DS4 is a single-model inference engine: it runs DeepSeek V4 Flash locally on Apple Silicon (Metal) or Linux (CUDA), and only that model. Antirez, the creator of Redis, built it as a focused experiment. The point is to run a 284B-parameter frontier-class model on a Mac Studio or a high-end Linux box without going through llama.cpp's generic GGUF loader. With 2-bit quantization the q2 build will fit on a 128GB Mac, q4 needs 256GB plus. Setup is a download script and a make. You get a CLI with `/think` and `/nothink` modes, and an OpenAI- and Anthropic-compatible HTTP server that drops into any client that already speaks those APIs. On a Mac Studio M3 Ultra Antirez reports 84 tokens/sec prefill and 37 tokens/sec generation at 2-bit. Context window goes up to 1 million tokens. Use this if you specifically want DeepSeek V4 Flash running locally on serious hardware. The appeal is sovereignty, not portability. Solo developers with a Mac Studio: this is a fun way to burn GPU hours. Anyone else: stick with llama.cpp or vLLM until DS4 ships a stable release. The catch: this is alpha code, by Antirez's own admission. He notes the implementation leans heavily on GPT 5.5 assistance and acknowledges debt to llama.cpp. One model, one workload, no production claims. Treat it accordingly.

flash-moe3.9k★

Flash-moe makes that possible. It uses a technique called Mixture of Experts (MoE) to run only the parts of the model that matter for each request, dramatically cutting the memory and compute needed. The pitch is simple: big model intelligence on small hardware. Models that normally need 32GB+ of VRAM can run on a laptop with 8-16GB of regular RAM. It's slower than running on a GPU, but it works. The catch: growing explosively but very early. The 'runs on a laptop' promise depends heavily on the model and your hardware. And MoE optimization is an active research area. Expect the approach to evolve fast.

tokenspeed1.1k★

TokenSpeed is an LLM inference engine aimed at agentic workloads. The claim is TensorRT-LLM-level performance with vLLM-level usability, which is bold positioning if it holds up. The architecture uses a local-SPMD modeling layer with static compilation and a C++ control plane with type-safe KV cache management. The team has shipped benchmarks against TensorRT-LLM on Kimi K2.5 that look favorable. Hardware target is NVIDIA Blackwell (B200) right now, with Hopper and AMD MI350 optimization in progress.

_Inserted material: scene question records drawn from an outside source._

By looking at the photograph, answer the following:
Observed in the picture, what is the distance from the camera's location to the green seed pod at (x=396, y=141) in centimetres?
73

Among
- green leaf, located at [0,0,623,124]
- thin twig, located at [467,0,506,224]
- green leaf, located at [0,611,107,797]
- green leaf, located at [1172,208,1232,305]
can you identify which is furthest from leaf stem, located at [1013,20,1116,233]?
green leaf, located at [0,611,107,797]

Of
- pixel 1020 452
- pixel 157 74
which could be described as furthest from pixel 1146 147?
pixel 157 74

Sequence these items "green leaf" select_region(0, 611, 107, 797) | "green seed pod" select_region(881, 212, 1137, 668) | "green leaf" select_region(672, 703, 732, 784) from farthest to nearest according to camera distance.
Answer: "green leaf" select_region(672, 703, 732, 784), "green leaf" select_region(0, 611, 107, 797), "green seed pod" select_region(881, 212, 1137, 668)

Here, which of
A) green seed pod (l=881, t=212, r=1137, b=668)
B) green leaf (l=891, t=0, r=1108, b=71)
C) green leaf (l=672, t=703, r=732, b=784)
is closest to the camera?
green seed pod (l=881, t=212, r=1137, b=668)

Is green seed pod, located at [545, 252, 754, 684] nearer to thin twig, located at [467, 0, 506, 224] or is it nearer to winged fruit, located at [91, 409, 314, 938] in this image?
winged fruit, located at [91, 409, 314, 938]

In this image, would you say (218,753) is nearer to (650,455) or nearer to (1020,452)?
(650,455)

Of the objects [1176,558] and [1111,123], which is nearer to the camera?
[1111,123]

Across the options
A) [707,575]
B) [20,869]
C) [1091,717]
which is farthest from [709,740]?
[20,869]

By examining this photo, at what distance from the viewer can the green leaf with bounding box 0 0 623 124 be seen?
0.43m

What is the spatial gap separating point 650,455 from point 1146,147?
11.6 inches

Setup involves the usual NVIDIA stack: CUDA, drivers, the lightseek.org/tokenspeed getting-started guide, and Blackwell-class hardware you almost certainly don't own personally. Currently it runs Kimi K2.5; Qwen, DeepSeek, and MiniMax support is in progress. If you're standing up an inference service for agent workloads on Blackwell GPUs, this is worth evaluating against vLLM and TensorRT-LLM. Solo and small teams: stick with vLLM until TokenSpeed matures. Large teams running serious agent workloads on B200s: benchmark it, the agentic optimizations look real. The catch: explicitly preview/beta. The README says "do not use this preview release for production deployments." Model coverage is thin and the runtime is still gaining features like KV store and VLM support. Watch it, don't bet your inference layer on it yet.